8.3.1 Wie das Baurekursgericht zutreffend festhält, geht es beim vorliegend zu beurteilenden Gestaltungsplan erst um die Ausscheidung des Gewässerraums und noch nicht um die Festsetzung eines Wasserbauprojekts. Ob der Grundwasserspiegel durch einen der Baukörper tatsächlich unterschritten wird und eine gewässerschutzrechtliche Ausnahmebewilligung erforderlich ist, lässt sich daher heute noch nicht mit Gewissheit sagen. Laut Ziffer 4.11 des Planungsberichts nach Art. 47 RPV sind für unterirdische Bauten im Gestaltungsplangebiet wegen der besonderen hydrogeologischen Situation (weniger als 2 m mächtiges Grundwasservorkommen in mässig durchlässigen Sanden; vgl. dazu GIS-Browser, www.map.zh.ch) Ausnahmebewilligungen unter Beachtung von Auflagen möglich. Die Wegleitung des AWEL "Bauvorhaben in Grundwasserleitern und Grundwasserschutzzonen" vom Februar 2019 hält im Kapitel "Planerischer Grundwasserschutz" fest, dass Ausnahmen in begründeten Fällen möglich sind, wenn die natürliche Grundwasser-Durchflusskapazität vollumfänglich erhalten bleibt. Im Übrigen ist in verfahrensrechtlicher Hinsicht anzumerken, dass die Beschwerdeführerin Nr. 1 die Rüge einer unzulässigen Unterschreitung des Grundwasserspiegels nicht schon vor Baurekursgericht, sondern erst vor Verwaltungsgericht und damit gemäss § 52 Abs. 2 VRG verspätet erhoben hat (Marco Donatsch, Kommentar VRG, § 52 N. 22).

8.3.2 Die Festlegung eines Fusswegs am Südufer des Flusses L liegt im breiten Ermessenspielraum der Stadt I. Ob er für die Gewährleistung des Zugangs zum Gewässer tatsächlich nötig ist oder nicht, spielt keine Rolle. Für die Fussgänger erscheint diese Verbindung jedenfalls als attraktive Alternative zur P-Strasse mit motorisiertem Verkehr.

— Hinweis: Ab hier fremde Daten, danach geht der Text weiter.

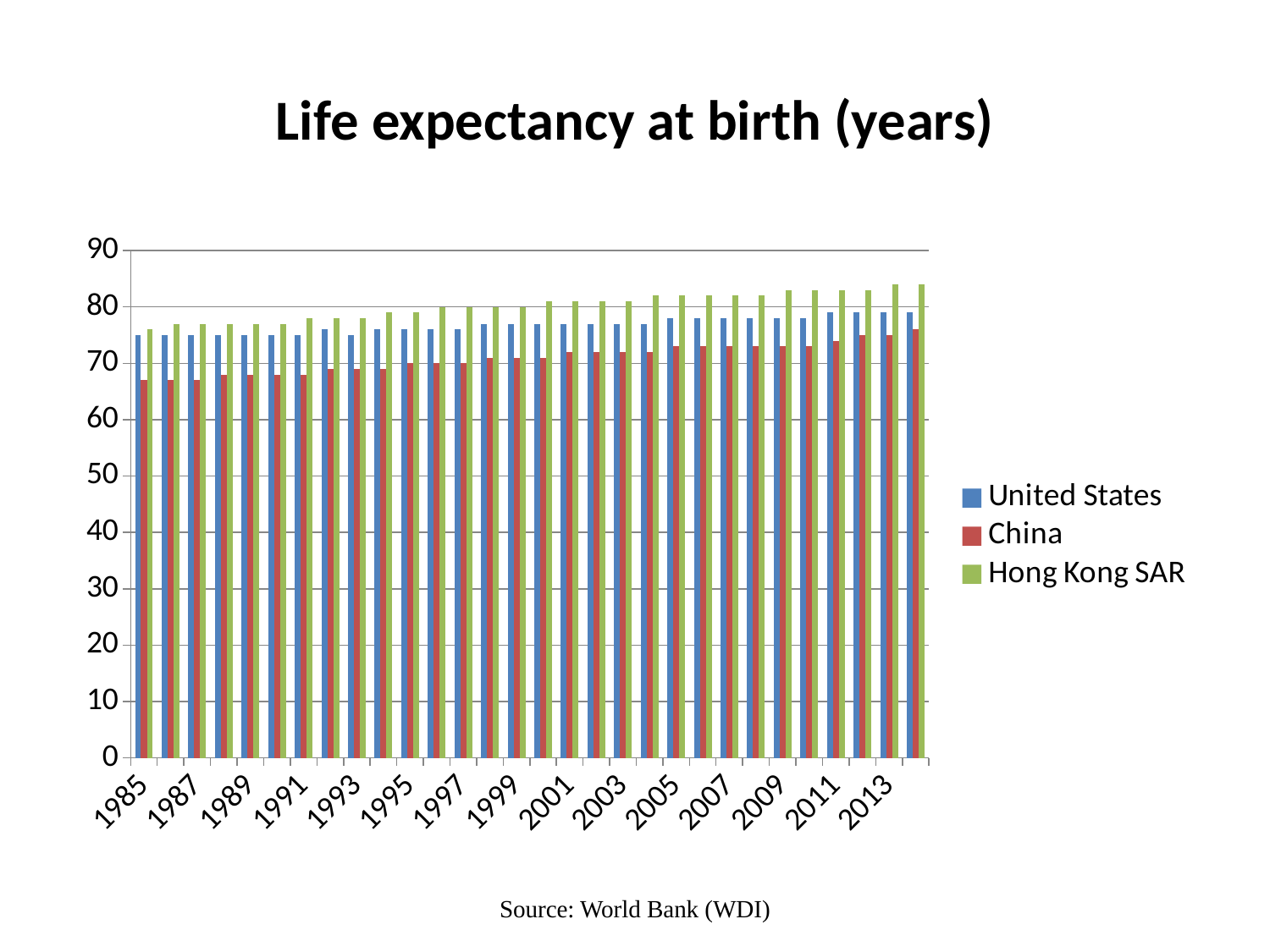
Which series has the highest value in 2013? Hong Kong SAR Which series has the lowest value in 1985? China Is the value for China in 2013 greater or less than 70? greater Do the values for China rise or fall from 1985 to 2013? rise Is the value for China in 1985 greater or less than 70? less How many series does the legend list? 3 Which series is shown in green in the legend? Hong Kong SAR Is the value for United States in 1985 greater or less than 70? greater What kind of chart is shown on the slide? bar chart What is the title of the chart? Life expectancy at birth (years)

Dass die Anlegung des Fusswegs irgendwelche Normen verletze, behauptet die Beschwerdeführerin Nr. 1 zu Recht nicht.

Diese Erwägungen führen zur Abweisung der Beschwerden.

9.  

Bei diesem Ausgang des Verfahrens sind die Kosten je zur Hälfte den Beschwerdeführenden aufzuerlegen (§ 65a Abs. 2 in Verbindung mit § 13 Abs. 2 Satz 1 VRG). Ferner sind sie zu verpflichten, der Beschwerdegegnerin Nr. 1 eine Parteientschädigung von je Fr. 2'000.- (insgesamt Fr. 4'000.-, einschliesslich Mehrwertsteuer) zu bezahlen.

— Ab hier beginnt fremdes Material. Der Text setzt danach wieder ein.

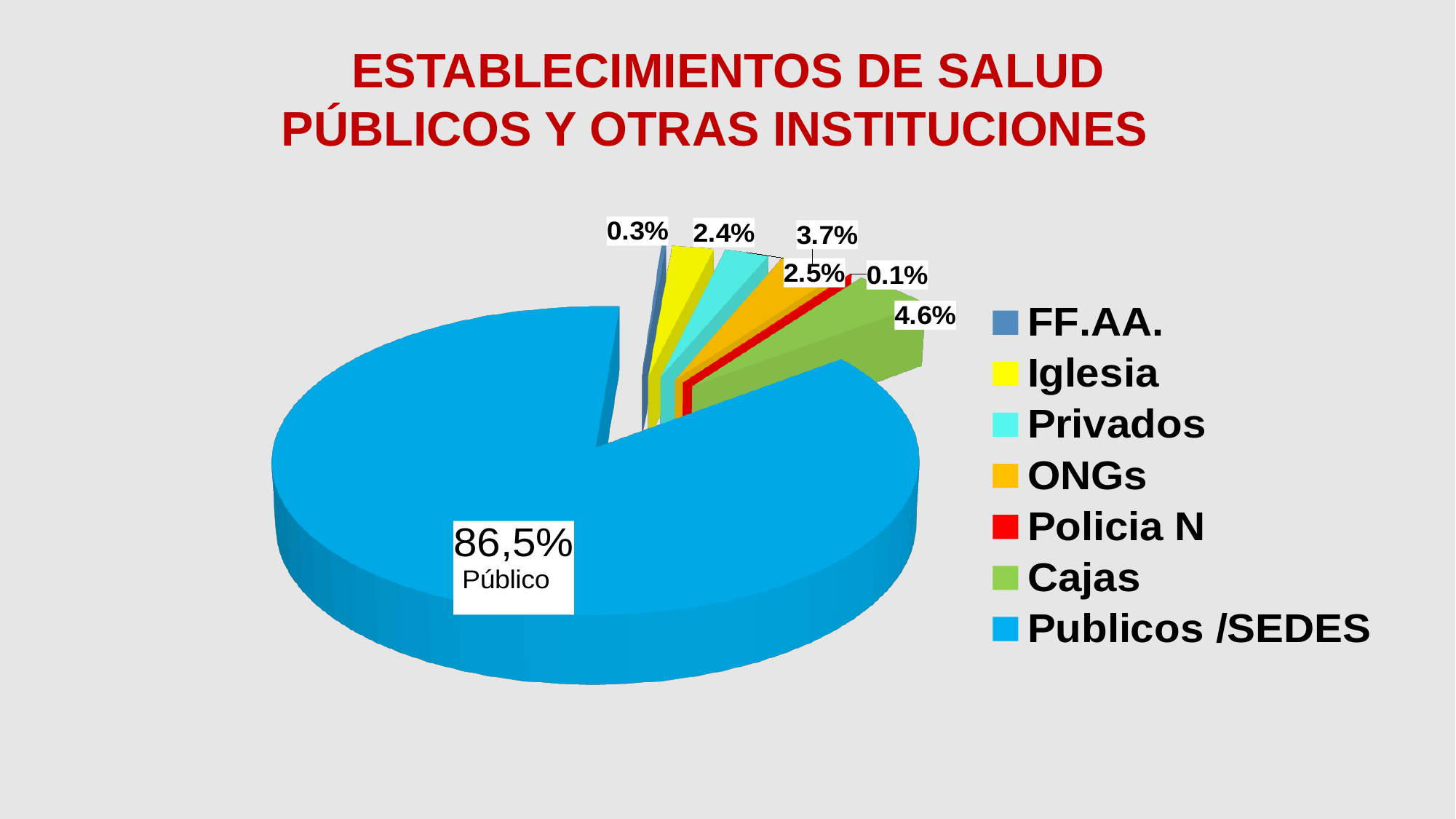
What percentage is shown for the Policia N slice? 0.1% How many categories does the legend of the pie chart list? 7 Which category has the largest share of the pie chart? Publicos /SEDES Which category has the smallest share of the pie chart? Policia N What percentage is shown for the Iglesia slice? 2.4% What percentage is shown for the Publicos /SEDES (Público) slice? 86,5% What kind of chart is shown on the slide? Pie chart What is the difference between the Cajas share and the FF.AA. share? 4.3% What colour represents Cajas in the legend? Green Which slice is larger, Cajas or Iglesia? Cajas What percentage is shown for the FF.AA. slice? 0.3% What percentage is shown for the Cajas slice? 4.6%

Demgemäss erkennt die Kammer:

1.    Die Beschwerden werden abgewiesen.

2.    Die Gerichtsgebühr wird festgesetzt auf
Fr. 8'000.--;    die übrigen Kosten betragen:
Fr.    640.--     Zustellkosten,
Fr. 8'640.--     Total der Kosten.

3.    Die Gerichtskosten werden den Beschwerdeführenden je zur Hälfte auferlegt.

4.    Die Beschwerdeführenden werden verpflichtet, der Beschwerdegegnerin Nr. 1 eine Parteientschädigung von je Fr. 2'000.- (insgesamt Fr. 4'000.-, einschliesslich Mehrwertsteuer) zu bezahlen, zahlbar innert 30 Tagen ab Rechtskraft dieses Entscheids.

5.    Gegen dieses Urteil kann Beschwerde in öffentlich-rechtlichen Angelegenheiten nach Art. 82 ff. des Bundesgerichtsgesetzes erhoben werden. Die Beschwerde ist innert 30 Tagen, von der Zustellung an gerechnet, beim Bundesgericht, 1000 Lausanne 14, einzureichen.